В самой этой тоскливой интонации, в этом повторении «Как?» — нельзя не уловить глубоко личного значения вопроса для самого Чехова.
Конечно, он был не прав, когда думал, что у него «нет мировоззрения». Уже один только рассказ «Огни» свидетельствует о том, что Чехов занимал передовую позицию в идейной борьбе, выступая против реакционных, упадочнических идей своей эпохи.
Да и разве не ясно, что по всей своей сущности творчество Чехова восьмидесятых годов, — не говоря уже о девяностых! — характеризуется прогрессивным, передовым, демократическим мировоззрением.
Но предшественники Чехова, писатели шестидесятых годов, участвовали в прямой политической борьбе своего времени.
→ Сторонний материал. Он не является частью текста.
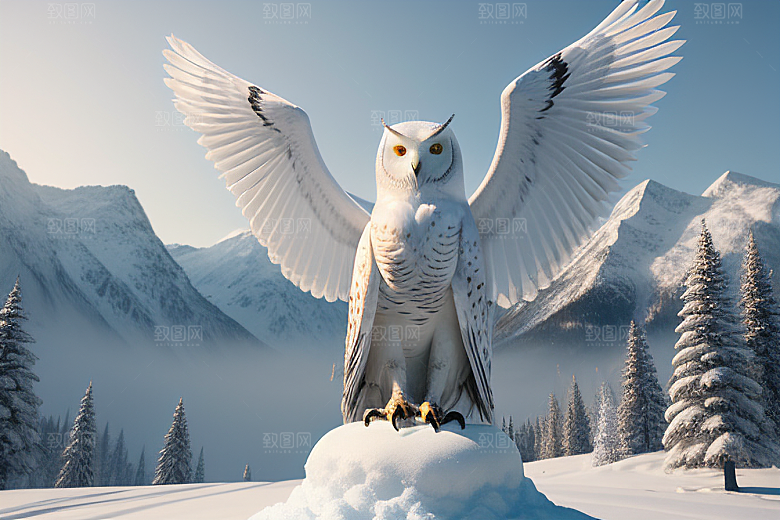冰雪封印冷冽的幻影中的雪魄猫头鹰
Их эпоха выдвигала большие политические идеалы, и писатели так или иначе определяли свое отношение к этим идеалам, вдохновлялись ими или отрицали их.
Эпоха восьмидесятых годов, казалось Чехову, не выдвигала никаких больших политических идеалов. Она представлялась «аполитичной».
В его письмах мы все чаще начинаем встречать горечь, обиду на то, что писатели его поколения лишены политической жизни. Это представлялось ему ненормальностью, уродством. Его тоска по политике свидетельствовала о начавшемся преодолении аполитичности. Но та политическая жизнь, которая видна была на поверхности, внушала ему только скуку. Политические группировки казались ему «невежественными», И в самом деле, его знание и понимание русской жизни было неизмеримо более глубоким и основательным, чем знание и понимание любого самого либерального идеолога того времени.
Так, Чехов и в конце восьмидесятых годов оставался аполитичным, но теперь уже не из равнодушия к политике, а из чувства бесплодности всей известной ему «политики», не способной хоть что-нибудь изменить в жизни. Ему даже казалось безразличным, в какой газете или журнале печататься, — настолько суетной, мелкотравчатой представлялась ему тогдашняя политическая жизнь.
Он понял впоследствии неправильность этой позиции и сделал отсюда выводы. Но это произошло лишь в девяностых годах. В восьмидесятые годы его поколение казалось ему обреченным на отсутствие политической жизни и тем самым на пустоту.
Со своим глубоким общественно-историческим чутьем он догадывался об исторической неизбежности болезни своего поколения: «болезнь сия, надо полагать, имеет свои хорошие цели и послана не даром…»
Эта мысль — о том, что страдания современников «перейдут в радость для тех, кто будет жить после нас», как говорит Ольга в финале «Трех сестер», — была постоянной мыслью, постоянным чувством Чехова и его героев.
Но он не мог удовлетвориться этим, не мог ограничиться догадкой об исторической необходимости своих страданий. Если писатель не дает ответа на коренные вопросы, не зовет читателя к цели, не указывает путей достижения цели, если у него отсутствует ясный политический идеал, то писатель не имеет права появляться перед читателем. Вот к какому выводу пришел Чехов на грани восьмидесятых-девяностых годов. И это было началом конца его аполитизма.